WHAT YOU WILL DO >> In how many lines of the records below does the word "gång" appear? Reply with the number only.

[Data entries]
━━━

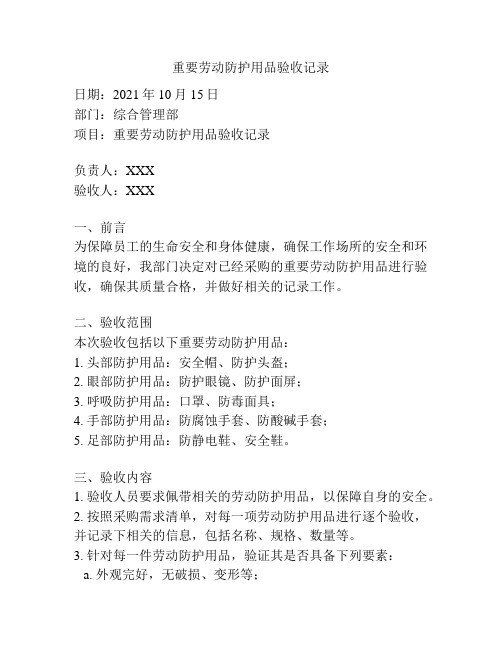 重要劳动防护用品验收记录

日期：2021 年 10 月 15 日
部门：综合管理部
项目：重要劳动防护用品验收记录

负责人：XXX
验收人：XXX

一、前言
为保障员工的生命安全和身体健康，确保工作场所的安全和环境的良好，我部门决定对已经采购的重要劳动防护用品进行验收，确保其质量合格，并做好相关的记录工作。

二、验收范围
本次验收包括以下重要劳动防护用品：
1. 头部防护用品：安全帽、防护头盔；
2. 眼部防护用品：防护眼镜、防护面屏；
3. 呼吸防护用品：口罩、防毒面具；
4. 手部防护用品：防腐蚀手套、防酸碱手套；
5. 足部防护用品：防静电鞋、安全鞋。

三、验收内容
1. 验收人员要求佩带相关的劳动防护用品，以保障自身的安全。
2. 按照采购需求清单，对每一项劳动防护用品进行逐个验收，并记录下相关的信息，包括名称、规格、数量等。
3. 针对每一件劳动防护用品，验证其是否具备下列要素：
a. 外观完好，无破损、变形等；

━━━

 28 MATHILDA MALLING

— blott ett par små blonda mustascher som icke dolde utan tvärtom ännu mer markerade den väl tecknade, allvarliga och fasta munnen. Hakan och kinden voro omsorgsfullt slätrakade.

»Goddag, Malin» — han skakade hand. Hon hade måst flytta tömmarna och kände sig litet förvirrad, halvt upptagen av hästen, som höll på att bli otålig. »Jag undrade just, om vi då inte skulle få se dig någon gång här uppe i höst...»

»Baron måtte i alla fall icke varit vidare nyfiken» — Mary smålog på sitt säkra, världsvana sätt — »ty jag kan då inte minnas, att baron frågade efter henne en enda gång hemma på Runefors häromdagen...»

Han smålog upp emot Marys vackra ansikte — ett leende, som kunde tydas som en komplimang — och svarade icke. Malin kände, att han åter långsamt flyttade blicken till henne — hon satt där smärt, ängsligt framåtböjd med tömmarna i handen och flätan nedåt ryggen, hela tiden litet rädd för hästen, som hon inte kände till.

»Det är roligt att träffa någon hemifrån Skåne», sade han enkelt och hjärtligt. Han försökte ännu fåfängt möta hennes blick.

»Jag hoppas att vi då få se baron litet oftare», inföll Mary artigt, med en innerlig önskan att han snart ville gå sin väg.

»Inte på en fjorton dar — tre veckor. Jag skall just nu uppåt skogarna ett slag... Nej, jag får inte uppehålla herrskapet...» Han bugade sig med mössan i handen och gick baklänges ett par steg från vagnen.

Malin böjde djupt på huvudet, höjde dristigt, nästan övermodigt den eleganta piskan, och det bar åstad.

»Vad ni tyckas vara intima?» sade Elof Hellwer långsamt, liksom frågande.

━━━

ANSWER SECTION >> 2